Ben Schnetzer played a gay activist in 1980s UK (Pride), a Jewish refugee in 1940s Germany (The Book Thief), a hopeless New Romantic in 2000s Utah (Punk’s Dead: SLC Punk 2), and a wizard in Azeroth (Warcraft), among other roles, before shooting the raw college-age drama Goat (based on the memoir by Brad Land), in which he stars. “It certainly isn’t like I’m reading scripts thinking I need to do something really different,” he laughs. “But you want to stretch yourself and challenge yourself; that’s really the major turn on when you’re going into work.”

He plays fraternity pledge Brad, younger brother of fraternity member Brett (Nick Jonas). The film only spans a few weeks and so leaves itself no room to shy away from any gory details of the hazing process Brad endures (while Brett oversees). Every scene is measured with purpose: a cameo by executive producer James Franco, for example, serves as reminder that fraternities are indeed for life. “We had I think four weeks to shoot it,” says Schnetzer. “The subject matter is quite intense, so we just went into fifth gear to finish it. It serves the film in the end—I think it would have been difficult to maintain that momentum over the course of a three-month shoot.” Goat is in an almost uncomfortably high gear film from start to finish; much like the hazing rituals it depicts, watching it feels like a test of endurance if only because it looks to be—and is based on something—so real. “When we were shooting the hazing stuff, if it was a question of should we do it for real or should we not, we always did it for real,” Schnetzer says. “But there were a few moments—the humiliation scenes, like where they made us get in a pyramid in our underwear, and it was weird; that was a lot harder than any of the physical stuff.”

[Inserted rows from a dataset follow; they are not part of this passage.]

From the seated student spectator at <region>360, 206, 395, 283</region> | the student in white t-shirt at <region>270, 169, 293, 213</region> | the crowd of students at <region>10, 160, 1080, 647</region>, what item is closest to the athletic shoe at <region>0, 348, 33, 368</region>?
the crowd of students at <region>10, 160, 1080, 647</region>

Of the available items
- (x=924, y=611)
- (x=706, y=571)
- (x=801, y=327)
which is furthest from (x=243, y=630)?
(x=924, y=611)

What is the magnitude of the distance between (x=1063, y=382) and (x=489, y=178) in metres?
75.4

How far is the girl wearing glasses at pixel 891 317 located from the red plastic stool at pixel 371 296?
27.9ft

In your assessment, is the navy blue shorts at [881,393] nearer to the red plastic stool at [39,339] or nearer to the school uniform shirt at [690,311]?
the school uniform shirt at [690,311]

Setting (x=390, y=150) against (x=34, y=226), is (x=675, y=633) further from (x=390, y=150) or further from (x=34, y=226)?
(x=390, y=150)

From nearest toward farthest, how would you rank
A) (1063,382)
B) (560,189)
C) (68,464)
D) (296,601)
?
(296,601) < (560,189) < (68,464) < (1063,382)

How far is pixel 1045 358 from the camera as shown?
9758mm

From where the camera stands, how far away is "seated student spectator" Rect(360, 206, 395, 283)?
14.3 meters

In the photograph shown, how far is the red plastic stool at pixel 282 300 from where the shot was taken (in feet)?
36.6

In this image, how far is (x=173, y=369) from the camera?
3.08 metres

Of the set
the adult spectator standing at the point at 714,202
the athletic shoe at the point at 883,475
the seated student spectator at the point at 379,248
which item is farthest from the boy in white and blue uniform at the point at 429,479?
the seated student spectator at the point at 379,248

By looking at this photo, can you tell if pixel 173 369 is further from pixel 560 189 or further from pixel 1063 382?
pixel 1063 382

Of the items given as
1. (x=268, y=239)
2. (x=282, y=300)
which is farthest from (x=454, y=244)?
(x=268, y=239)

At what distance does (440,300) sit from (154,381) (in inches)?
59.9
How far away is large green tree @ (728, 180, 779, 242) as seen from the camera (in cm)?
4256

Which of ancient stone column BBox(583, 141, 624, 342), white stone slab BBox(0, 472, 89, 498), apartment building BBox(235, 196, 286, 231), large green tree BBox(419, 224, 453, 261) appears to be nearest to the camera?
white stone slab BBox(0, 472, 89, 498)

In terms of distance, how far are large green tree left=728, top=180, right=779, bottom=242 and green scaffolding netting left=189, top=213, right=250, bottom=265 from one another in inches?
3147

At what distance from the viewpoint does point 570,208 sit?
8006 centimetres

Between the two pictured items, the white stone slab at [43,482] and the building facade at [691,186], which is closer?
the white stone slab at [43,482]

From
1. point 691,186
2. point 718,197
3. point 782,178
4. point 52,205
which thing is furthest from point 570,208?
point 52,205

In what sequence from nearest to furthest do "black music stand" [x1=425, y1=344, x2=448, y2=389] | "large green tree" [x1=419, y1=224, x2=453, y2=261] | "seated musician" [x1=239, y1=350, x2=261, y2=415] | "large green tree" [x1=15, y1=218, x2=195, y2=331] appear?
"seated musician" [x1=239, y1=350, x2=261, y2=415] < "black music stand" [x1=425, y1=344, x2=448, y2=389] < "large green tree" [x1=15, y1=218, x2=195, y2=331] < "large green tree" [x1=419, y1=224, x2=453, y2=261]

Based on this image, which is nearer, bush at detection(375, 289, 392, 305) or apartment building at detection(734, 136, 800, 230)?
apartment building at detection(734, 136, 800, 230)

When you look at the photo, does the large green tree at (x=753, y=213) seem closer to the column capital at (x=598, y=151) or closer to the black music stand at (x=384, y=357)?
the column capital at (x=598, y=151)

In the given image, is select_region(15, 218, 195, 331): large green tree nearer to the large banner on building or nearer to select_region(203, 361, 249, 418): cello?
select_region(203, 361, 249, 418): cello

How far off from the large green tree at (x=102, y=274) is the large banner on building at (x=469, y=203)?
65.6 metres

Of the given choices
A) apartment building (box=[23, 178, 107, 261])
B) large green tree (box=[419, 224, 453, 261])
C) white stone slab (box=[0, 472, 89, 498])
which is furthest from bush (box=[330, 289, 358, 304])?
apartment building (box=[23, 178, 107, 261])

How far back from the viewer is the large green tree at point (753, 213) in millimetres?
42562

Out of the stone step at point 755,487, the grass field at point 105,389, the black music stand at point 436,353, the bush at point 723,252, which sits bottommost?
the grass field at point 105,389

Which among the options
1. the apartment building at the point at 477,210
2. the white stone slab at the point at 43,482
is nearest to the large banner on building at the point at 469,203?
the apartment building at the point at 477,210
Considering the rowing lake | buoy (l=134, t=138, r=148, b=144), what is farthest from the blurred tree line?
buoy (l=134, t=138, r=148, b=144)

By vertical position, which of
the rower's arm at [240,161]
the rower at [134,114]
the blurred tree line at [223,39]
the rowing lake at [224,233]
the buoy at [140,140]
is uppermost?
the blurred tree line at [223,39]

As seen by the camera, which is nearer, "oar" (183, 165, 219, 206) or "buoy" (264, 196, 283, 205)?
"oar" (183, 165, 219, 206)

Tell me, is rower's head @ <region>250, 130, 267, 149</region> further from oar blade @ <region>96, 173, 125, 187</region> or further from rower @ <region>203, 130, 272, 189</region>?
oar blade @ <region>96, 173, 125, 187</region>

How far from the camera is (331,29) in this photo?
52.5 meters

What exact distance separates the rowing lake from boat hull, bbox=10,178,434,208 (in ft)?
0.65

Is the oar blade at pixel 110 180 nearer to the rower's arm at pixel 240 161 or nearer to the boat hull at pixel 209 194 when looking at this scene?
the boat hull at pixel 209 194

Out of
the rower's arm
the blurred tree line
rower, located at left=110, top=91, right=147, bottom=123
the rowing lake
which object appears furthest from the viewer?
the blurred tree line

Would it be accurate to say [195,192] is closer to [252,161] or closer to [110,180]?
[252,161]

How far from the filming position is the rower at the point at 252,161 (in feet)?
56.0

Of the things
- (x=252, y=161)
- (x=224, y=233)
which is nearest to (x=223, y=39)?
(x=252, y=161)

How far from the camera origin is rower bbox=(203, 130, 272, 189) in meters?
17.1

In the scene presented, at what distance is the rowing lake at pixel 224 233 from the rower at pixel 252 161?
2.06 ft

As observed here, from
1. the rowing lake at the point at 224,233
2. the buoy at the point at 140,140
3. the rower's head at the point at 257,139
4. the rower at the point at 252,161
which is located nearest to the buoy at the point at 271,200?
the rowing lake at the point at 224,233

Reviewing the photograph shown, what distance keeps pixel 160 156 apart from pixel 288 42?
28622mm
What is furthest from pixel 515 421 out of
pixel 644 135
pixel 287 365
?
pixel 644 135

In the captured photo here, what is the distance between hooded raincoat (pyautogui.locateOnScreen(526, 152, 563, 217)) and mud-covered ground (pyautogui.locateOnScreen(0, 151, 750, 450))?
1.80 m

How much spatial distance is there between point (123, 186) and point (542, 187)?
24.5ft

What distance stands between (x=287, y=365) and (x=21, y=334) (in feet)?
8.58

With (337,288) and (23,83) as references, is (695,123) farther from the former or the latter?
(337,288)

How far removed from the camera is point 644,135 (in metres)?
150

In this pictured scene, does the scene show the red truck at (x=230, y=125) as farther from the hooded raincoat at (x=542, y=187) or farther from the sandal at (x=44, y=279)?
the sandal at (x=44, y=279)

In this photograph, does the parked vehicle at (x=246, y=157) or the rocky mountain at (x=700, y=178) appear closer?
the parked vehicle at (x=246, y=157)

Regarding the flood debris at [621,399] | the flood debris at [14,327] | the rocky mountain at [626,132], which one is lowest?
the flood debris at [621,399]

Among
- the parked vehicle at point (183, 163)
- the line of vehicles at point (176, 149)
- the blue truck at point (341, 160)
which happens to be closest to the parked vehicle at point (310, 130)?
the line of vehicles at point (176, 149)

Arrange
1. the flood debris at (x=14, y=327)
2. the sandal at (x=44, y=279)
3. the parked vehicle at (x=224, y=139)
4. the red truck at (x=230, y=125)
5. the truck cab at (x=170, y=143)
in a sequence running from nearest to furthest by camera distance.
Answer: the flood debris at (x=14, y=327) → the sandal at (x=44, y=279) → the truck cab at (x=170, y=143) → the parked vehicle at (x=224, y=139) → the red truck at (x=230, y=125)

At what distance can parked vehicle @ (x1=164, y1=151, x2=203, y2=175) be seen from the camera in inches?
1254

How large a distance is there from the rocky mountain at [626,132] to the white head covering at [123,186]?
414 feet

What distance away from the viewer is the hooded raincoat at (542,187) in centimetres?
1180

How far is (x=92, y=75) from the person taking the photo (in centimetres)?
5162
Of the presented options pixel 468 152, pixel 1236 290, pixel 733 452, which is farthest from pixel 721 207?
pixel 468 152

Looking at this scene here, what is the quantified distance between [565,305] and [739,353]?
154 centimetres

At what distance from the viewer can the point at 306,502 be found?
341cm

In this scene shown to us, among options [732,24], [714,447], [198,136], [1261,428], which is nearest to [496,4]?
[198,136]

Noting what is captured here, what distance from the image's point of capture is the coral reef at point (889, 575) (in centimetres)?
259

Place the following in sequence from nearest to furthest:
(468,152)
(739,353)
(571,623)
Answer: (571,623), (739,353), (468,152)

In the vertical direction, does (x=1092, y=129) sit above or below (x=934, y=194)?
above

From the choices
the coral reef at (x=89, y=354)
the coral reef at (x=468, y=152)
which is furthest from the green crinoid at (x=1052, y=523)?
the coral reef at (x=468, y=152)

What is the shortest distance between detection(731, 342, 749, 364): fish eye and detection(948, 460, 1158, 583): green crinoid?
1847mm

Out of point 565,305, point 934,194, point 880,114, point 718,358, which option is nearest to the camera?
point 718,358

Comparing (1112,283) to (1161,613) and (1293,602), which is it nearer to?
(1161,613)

Perhaps like joining a frat, the struggle made soaking up the film’s success at Sundance all the more enjoyable. Not that Schnetzer or Jonas had much life experience on which to compare the payoff. “[Director Andrew Neel] and I were joking around about how we have this movie about a fraternity and a bunch of actors who either didn’t go to college or who all went to acting school,” Schnetzer says. And research proved slightly more difficult than the actor had imagined. “A buddy of mine was in a fraternity and he just didn’t talk about it. It wasn’t like he signed a code of silence. He was just like, ‘I don’t want to talk about it.’”

After everything, the film was met with more than critical acclaim. “I guess Nick is used to those high-intensity events,” Schnetzer says of Sundance. “He reminded me a couple times to just take it in, look around, and enjoy the work we put into this. There was a moment on the carpet during the premiere when there was a million flashes going off and he just grabbed my shoulder and was like, ‘Dude, look at this.’ All of a sudden things just parted and time slowed down.”